EXERCISE BRIEF:
Begin at the top of the following data. Copy each line exactly until you have copied the line containing "United States, site archbold_FL-29.".

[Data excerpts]
↓↓↓

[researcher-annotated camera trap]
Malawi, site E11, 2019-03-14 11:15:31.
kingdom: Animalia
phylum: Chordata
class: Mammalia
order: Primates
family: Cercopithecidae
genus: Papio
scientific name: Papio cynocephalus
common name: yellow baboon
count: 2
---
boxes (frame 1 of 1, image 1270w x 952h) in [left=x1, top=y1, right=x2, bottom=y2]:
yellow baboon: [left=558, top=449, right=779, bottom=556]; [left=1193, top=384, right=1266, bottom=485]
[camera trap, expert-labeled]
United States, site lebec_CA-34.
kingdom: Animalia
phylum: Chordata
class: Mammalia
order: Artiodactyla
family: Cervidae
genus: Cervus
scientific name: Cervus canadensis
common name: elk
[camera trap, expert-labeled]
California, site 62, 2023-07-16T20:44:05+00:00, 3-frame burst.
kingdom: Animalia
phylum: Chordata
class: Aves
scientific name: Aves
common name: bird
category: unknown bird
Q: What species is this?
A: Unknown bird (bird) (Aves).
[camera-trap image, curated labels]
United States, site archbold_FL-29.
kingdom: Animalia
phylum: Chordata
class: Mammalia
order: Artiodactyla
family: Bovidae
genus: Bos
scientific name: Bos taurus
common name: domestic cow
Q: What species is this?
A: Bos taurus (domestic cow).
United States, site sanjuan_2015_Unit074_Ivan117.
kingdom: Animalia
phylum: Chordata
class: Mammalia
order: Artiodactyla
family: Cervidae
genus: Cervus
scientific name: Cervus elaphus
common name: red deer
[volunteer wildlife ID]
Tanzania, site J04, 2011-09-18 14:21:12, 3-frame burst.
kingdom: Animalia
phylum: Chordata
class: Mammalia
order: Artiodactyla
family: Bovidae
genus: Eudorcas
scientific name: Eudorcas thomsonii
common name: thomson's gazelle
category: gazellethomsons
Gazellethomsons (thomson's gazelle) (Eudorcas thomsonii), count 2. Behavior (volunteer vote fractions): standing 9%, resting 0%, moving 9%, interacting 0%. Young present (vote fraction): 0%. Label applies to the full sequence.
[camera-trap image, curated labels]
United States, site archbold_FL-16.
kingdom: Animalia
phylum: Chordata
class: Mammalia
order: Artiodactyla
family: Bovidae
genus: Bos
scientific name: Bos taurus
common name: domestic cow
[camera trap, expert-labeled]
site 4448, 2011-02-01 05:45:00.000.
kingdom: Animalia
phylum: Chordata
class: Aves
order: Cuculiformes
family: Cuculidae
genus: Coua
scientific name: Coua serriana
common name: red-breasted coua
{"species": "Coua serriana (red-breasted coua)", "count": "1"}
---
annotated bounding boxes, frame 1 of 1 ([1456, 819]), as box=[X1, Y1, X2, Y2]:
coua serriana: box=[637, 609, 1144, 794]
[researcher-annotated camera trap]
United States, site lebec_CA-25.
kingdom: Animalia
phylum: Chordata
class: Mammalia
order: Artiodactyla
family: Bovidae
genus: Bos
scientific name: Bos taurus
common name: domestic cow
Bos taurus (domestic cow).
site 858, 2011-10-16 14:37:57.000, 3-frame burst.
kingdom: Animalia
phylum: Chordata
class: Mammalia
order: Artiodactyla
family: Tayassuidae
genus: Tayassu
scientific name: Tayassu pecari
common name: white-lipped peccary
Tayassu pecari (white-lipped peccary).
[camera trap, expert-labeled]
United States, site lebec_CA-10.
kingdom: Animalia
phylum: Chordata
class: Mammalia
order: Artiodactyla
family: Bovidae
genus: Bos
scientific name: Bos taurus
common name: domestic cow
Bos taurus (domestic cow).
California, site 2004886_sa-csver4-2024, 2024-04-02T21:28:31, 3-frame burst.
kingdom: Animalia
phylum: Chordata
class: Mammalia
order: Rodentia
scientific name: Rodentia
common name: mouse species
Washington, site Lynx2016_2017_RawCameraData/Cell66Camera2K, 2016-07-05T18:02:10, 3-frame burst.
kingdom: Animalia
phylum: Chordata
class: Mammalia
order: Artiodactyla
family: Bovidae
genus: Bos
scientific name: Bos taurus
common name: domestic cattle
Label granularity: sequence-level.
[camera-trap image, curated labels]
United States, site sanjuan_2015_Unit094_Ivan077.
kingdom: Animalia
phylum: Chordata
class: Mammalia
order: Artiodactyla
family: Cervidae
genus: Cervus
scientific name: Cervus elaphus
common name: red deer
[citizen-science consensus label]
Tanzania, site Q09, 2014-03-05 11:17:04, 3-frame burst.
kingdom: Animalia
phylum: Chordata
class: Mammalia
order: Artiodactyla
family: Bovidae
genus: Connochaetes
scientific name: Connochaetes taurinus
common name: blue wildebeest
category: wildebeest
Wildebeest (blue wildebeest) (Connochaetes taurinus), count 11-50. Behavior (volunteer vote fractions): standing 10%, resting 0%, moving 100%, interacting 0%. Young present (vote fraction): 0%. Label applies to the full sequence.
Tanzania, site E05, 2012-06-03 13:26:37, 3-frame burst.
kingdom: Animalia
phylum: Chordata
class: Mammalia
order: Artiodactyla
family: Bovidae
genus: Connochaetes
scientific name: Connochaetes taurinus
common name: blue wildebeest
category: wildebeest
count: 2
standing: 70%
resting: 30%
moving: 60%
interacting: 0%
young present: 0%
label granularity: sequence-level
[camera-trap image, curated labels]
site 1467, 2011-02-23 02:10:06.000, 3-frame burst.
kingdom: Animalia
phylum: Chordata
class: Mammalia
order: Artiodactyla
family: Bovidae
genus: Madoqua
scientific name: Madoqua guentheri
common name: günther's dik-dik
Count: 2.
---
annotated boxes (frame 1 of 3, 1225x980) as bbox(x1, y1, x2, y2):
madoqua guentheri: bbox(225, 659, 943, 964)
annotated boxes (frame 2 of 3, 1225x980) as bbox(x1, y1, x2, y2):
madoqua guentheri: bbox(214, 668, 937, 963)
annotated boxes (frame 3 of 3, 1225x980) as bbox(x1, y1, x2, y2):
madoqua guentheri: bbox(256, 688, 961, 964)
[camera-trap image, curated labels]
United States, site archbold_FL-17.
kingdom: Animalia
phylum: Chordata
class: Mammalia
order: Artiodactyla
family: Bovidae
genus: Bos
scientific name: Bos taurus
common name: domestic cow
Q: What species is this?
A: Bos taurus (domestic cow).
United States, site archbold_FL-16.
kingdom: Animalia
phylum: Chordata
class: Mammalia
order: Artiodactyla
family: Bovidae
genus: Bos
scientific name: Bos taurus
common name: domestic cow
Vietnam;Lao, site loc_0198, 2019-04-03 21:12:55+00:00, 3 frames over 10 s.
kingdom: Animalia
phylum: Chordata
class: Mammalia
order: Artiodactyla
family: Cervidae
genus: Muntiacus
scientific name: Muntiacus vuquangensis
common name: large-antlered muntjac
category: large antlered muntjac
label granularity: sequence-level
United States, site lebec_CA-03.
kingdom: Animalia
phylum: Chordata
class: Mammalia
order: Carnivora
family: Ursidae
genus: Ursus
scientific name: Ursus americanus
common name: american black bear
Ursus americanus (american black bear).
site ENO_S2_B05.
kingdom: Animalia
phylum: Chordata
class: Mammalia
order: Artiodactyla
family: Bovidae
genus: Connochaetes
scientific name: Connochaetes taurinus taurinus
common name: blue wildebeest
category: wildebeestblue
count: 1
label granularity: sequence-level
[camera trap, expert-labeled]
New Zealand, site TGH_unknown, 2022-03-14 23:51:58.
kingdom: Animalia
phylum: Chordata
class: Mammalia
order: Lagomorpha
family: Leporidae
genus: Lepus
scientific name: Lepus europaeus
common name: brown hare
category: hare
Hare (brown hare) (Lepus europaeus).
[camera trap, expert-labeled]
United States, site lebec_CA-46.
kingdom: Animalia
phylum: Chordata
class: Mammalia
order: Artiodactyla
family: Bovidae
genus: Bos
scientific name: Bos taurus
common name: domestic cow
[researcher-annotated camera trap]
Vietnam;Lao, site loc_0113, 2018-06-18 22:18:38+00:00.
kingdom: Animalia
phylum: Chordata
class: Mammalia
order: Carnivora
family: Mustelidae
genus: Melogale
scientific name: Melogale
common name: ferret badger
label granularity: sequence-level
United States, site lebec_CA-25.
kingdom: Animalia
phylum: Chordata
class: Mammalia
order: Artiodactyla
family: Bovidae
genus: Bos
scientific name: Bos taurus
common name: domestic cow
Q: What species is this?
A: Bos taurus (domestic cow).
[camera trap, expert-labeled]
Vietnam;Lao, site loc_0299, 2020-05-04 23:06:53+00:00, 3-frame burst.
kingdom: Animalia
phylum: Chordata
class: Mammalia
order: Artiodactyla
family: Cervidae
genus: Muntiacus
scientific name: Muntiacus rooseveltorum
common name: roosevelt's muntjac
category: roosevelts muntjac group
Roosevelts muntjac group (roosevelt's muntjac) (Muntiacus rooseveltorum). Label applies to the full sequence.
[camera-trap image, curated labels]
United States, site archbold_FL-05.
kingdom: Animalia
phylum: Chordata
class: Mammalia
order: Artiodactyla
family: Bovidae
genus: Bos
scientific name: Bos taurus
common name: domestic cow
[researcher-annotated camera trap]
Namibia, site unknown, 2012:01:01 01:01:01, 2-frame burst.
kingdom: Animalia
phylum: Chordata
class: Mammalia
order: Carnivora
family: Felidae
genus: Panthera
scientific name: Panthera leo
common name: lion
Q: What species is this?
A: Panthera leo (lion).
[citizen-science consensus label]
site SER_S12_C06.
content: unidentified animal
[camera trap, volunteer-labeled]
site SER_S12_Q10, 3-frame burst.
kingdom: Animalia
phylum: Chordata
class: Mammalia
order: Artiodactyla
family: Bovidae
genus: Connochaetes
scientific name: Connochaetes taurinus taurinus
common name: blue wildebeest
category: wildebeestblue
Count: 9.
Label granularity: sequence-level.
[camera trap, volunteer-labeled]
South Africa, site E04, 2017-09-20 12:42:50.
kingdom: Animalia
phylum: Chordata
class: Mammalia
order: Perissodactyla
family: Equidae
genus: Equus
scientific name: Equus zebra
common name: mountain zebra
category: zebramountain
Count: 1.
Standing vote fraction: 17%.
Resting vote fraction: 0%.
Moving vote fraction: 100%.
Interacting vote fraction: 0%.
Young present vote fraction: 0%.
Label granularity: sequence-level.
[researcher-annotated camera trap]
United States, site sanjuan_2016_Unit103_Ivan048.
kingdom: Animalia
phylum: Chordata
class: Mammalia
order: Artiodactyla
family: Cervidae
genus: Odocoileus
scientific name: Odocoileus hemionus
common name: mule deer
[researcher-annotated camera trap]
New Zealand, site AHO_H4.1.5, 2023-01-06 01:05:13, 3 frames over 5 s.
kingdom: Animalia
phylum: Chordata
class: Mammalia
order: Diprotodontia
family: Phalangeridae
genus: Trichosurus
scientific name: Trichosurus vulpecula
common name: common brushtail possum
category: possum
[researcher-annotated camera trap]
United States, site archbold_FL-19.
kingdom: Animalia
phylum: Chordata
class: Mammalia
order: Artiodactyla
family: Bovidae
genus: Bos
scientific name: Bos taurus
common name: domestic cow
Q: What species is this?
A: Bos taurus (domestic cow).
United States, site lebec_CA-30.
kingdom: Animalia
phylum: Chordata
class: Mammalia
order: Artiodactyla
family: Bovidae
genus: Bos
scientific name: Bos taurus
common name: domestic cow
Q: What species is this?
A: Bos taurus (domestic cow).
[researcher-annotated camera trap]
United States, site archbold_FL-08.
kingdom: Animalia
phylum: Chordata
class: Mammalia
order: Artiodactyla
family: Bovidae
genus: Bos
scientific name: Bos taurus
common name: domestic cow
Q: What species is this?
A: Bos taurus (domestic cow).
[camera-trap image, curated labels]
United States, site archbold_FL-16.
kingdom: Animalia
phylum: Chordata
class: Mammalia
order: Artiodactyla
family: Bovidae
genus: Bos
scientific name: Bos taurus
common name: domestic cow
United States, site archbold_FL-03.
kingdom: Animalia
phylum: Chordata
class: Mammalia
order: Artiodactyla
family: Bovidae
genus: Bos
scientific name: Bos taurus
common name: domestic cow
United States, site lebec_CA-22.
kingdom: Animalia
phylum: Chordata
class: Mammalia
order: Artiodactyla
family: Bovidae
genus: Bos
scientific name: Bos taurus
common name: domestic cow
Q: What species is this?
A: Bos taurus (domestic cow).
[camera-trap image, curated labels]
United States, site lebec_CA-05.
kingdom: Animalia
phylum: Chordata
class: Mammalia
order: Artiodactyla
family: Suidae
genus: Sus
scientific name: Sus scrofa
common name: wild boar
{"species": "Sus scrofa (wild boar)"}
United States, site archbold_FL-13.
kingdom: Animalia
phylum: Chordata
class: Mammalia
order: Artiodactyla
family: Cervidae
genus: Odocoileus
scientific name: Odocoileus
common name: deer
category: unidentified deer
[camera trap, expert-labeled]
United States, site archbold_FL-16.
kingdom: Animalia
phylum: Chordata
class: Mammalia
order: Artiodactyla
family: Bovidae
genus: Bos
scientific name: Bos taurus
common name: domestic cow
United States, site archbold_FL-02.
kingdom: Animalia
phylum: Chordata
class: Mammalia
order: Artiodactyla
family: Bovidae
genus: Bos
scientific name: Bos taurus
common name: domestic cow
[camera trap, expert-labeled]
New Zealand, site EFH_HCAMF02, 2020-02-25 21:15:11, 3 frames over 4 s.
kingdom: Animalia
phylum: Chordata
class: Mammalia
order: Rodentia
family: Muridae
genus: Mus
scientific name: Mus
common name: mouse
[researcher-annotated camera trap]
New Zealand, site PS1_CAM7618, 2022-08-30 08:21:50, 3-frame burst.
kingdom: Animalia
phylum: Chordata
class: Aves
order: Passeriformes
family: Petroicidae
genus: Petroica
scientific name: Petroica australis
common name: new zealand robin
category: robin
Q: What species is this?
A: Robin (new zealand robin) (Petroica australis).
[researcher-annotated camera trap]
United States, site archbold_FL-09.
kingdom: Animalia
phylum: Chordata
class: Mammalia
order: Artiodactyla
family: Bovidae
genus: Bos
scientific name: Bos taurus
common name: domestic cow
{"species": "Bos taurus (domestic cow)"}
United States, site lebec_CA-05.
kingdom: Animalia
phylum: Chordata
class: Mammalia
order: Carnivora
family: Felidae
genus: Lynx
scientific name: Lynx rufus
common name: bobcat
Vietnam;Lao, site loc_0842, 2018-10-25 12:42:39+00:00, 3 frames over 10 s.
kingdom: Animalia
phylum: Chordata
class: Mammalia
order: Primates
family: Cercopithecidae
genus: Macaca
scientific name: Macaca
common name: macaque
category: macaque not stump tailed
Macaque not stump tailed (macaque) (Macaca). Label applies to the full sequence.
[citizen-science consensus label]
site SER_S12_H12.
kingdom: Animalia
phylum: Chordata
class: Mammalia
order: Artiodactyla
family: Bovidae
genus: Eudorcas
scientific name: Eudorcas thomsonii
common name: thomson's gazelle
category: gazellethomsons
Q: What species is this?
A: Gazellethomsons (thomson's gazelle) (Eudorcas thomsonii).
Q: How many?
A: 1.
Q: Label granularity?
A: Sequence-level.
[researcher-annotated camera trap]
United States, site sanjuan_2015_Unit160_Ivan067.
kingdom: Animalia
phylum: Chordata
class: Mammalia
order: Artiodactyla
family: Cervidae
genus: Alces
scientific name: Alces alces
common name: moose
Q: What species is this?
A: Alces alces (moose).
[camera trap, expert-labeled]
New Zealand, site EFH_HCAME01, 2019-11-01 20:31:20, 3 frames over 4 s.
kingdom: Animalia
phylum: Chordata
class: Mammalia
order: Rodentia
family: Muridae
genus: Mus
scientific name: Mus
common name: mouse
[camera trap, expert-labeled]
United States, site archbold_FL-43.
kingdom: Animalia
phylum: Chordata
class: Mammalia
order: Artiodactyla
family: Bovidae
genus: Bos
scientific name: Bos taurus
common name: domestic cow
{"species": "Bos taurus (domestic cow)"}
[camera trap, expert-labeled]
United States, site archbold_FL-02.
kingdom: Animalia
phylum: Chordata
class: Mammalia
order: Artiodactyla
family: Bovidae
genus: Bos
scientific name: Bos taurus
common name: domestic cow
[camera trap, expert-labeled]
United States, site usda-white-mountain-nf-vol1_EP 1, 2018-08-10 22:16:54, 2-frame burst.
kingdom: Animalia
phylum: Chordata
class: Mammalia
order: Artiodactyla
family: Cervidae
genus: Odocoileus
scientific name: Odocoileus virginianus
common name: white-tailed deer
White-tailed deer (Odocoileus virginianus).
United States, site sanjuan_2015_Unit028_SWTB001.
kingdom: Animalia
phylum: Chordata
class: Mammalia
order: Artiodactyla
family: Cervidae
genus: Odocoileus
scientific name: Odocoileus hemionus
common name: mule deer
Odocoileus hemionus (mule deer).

↑↑↑

REPLY TO THE EXERCISE:
[researcher-annotated camera trap]
Malawi, site E11, 2019-03-14 11:15:31.
kingdom: Animalia
phylum: Chordata
class: Mammalia
order: Primates
family: Cercopithecidae
genus: Papio
scientific name: Papio cynocephalus
common name: yellow baboon
count: 2
---
boxes (frame 1 of 1, image 1270w x 952h) in [left=x1, top=y1, right=x2, bottom=y2]:
yellow baboon: [left=558, top=449, right=779, bottom=556]; [left=1193, top=384, right=1266, bottom=485]
[camera trap, expert-labeled]
United States, site lebec_CA-34.
kingdom: Animalia
phylum: Chordata
class: Mammalia
order: Artiodactyla
family: Cervidae
genus: Cervus
scientific name: Cervus canadensis
common name: elk
[camera trap, expert-labeled]
California, site 62, 2023-07-16T20:44:05+00:00, 3-frame burst.
kingdom: Animalia
phylum: Chordata
class: Aves
scientific name: Aves
common name: bird
category: unknown bird
Q: What species is this?
A: Unknown bird (bird) (Aves).
[camera-trap image, curated labels]
United States, site archbold_FL-29.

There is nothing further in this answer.